The USPSTF concluded that HRT fails to decrease the incidence of coronary heart disease (CHD) and may even increase a woman’s risk of heart disease. "The effects of HRT on CHD mortality, however, are less certain," the report said. The panel also found fair evidence that HRT increases the risk of stroke and good evidence that it increases the risk of venous thromboembolism.

The task force reported fair to good evidence that HRT, particularly the use of estrogen and progestin in combination, increases the incidence of breast cancer but concluded that its effects on breast cancer mortality are uncertain. "In the aggregate, breast cancer incidence is slightly increased for current or long-term (greater than 5 years) users compared to nonusers," the USPSTF said. "However, there seems to be no effect on or decreased breast cancer mortality in ever- or short-term users. The effects of long-term HRT use on breast cancer mortality in two good-quality cohort studies are conflicting. Whether the combination of estrogen and progestin confers a greater risk than estrogen alone is unknown."

The task force concluded that fair evidence supports observations that HRT reduces the incidence of colorectal cancer. It cited a meta-analysis of 18 observational studies of postmenopausal women showing a 20% reduction in colon cancer and a 19% decrease in rectal cancer in women who had ever used HRT. "The decrease in risk was more apparent when current users were compared with those who had never used HRT," the task force said.

It also noted that the WHI study reported similar colorectal cancer results and that the Heart and Estrogen/Progestin Replacement Study (HERS) found a reduced incidence of colon cancer.

The panel further concluded that unopposed estrogen, but not the combination therapy, increases the risk of endometrial cancer. "Results of a previously published meta-analysis of 29 good-quality observational studies of endometrial cancer reported a relative risk of 2.3 for users of unopposed estrogen compared with nonusers," the USPSTF said. "Risks increased with increasing duration of use. The risk for endometrial cancer remained elevated 5 or more years after discontinuation of unopposed estrogen therapy in these studies."

Studies of women receiving estrogen/progestin offered mixed results. "Cohort studies showed a decreased risk for endometrial cancer compared with nonusers, but case-control studies showed an increase in risk," the panel reported. "Estrogen and progestin did not increase the risk for endometrial cancer in HERS or in the WHI."

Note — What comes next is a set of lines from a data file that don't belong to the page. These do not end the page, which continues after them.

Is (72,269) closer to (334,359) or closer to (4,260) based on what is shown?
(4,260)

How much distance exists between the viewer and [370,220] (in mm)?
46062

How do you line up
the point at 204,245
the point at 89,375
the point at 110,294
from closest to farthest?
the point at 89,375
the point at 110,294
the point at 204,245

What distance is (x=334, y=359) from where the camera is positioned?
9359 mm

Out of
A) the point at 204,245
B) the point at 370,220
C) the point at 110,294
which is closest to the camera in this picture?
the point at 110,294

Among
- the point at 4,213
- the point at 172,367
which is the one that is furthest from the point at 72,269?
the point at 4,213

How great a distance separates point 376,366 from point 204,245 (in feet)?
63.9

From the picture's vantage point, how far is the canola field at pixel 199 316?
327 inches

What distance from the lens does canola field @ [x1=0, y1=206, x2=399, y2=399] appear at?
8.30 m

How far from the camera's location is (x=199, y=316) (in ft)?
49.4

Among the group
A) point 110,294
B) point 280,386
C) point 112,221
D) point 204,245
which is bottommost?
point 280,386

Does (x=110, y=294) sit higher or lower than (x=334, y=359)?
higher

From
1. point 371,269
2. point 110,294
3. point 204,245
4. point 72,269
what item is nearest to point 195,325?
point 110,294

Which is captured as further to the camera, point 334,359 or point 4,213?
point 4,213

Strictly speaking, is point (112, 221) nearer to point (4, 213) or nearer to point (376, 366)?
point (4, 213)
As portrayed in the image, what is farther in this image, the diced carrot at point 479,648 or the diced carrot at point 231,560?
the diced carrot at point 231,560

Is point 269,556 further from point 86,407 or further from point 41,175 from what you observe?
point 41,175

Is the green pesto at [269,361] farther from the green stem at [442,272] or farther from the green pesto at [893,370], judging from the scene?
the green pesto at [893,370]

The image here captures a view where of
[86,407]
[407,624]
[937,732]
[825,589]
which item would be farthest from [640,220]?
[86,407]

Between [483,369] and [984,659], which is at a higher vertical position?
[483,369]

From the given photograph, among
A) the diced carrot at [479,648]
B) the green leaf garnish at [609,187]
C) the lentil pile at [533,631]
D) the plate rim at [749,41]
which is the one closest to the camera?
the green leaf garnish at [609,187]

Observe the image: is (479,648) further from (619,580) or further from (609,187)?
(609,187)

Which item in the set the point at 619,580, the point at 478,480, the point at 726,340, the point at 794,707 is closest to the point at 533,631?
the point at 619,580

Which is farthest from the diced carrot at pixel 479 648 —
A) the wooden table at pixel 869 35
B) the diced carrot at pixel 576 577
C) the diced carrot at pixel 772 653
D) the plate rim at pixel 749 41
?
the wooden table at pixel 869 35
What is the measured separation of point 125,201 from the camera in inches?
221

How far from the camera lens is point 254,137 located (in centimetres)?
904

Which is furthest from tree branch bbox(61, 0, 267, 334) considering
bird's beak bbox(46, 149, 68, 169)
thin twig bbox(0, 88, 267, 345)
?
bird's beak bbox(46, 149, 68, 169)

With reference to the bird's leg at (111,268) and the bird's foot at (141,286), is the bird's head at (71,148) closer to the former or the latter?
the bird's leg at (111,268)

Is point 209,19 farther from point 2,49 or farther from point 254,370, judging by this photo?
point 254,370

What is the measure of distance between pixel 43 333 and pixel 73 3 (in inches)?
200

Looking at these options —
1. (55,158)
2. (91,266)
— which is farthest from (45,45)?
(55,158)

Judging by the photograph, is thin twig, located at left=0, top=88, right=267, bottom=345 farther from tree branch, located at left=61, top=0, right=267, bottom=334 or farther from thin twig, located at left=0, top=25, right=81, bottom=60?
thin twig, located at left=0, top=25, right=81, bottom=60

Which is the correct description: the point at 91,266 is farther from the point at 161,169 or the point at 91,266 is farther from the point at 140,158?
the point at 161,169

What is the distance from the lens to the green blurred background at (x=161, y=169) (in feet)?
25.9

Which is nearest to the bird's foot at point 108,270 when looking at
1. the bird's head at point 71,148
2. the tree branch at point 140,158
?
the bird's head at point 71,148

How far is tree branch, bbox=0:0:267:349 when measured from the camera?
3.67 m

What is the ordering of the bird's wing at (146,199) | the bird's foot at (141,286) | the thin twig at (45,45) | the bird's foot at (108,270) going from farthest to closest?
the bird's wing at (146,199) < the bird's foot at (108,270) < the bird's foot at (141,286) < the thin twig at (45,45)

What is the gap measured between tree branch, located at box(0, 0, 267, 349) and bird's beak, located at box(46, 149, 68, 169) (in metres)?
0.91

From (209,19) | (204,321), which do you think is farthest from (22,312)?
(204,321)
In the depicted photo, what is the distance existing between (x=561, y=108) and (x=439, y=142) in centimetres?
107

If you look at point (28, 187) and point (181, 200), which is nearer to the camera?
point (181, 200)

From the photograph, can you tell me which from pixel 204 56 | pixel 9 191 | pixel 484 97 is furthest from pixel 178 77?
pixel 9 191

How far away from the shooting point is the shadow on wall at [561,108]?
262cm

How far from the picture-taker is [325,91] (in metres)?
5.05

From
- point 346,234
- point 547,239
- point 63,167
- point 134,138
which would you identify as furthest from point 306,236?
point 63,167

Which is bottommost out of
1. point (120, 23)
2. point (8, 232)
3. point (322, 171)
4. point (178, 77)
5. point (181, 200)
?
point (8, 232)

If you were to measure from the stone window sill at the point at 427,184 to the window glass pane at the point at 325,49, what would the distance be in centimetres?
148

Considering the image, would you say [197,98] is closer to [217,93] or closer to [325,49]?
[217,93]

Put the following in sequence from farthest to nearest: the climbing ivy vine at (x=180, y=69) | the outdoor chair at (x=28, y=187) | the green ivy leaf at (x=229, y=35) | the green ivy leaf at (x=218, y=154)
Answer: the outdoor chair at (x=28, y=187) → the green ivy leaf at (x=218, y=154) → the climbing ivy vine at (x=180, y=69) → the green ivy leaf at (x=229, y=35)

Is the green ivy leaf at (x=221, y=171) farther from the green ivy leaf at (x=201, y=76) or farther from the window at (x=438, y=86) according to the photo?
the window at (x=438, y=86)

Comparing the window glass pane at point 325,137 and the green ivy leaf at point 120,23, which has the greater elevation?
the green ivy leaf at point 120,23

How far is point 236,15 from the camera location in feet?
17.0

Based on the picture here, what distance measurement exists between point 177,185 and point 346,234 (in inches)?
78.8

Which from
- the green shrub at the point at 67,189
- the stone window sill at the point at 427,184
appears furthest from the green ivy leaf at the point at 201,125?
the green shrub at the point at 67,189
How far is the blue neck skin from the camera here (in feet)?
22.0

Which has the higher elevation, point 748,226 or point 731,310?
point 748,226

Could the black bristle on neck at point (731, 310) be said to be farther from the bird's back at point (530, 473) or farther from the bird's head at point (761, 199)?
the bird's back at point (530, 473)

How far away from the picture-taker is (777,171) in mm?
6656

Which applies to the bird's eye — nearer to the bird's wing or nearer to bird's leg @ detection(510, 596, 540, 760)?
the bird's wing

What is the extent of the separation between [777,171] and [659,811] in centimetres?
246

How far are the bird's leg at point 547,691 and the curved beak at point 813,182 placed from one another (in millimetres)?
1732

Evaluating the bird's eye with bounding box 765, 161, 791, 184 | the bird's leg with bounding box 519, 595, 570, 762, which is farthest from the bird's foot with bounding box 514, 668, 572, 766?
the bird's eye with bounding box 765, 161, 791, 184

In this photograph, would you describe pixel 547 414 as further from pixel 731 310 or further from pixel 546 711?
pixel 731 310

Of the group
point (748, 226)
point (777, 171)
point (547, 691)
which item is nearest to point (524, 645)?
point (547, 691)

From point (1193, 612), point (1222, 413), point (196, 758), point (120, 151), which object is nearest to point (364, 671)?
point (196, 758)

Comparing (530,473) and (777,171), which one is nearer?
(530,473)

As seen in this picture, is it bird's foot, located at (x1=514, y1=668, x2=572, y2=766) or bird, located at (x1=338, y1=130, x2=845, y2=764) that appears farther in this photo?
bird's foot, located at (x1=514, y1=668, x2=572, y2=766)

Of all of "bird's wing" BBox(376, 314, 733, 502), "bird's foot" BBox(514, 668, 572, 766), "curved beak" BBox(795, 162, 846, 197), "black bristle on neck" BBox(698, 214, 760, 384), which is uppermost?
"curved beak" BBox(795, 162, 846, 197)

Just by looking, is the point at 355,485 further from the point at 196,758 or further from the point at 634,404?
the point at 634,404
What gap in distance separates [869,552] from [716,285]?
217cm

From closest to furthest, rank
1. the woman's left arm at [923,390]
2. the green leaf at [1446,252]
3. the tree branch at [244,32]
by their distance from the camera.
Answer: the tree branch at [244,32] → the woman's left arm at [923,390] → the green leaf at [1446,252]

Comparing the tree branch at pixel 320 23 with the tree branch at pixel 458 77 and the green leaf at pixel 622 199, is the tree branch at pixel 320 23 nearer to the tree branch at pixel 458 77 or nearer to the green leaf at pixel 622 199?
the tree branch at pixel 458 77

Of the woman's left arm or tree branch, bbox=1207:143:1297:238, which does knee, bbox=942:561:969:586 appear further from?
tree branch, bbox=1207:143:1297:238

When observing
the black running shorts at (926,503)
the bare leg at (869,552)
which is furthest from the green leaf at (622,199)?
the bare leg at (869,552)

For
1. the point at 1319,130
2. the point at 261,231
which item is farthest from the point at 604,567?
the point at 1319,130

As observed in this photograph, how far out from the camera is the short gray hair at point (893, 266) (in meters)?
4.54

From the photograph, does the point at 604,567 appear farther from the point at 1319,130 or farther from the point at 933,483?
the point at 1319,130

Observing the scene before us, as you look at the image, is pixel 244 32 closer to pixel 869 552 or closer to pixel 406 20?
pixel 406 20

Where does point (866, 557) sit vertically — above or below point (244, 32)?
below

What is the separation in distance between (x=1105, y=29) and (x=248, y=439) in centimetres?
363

As for ovarian cancer, the data are inconsistent. "Results of case-control studies have been mixed, but two good-quality cohort studies reported increased risks for ovarian cancer or ovarian cancer mortality among women who had taken HRT for 10 years," the USPSTF said. A third study found no effect of HRT on ovarian cancer mortality, and one study suggested a higher risk for estrogen-only than for estrogen/progestin therapy. As a result, the panel concluded that there was insufficient evidence to determine the effect of HRT on ovarian cancer.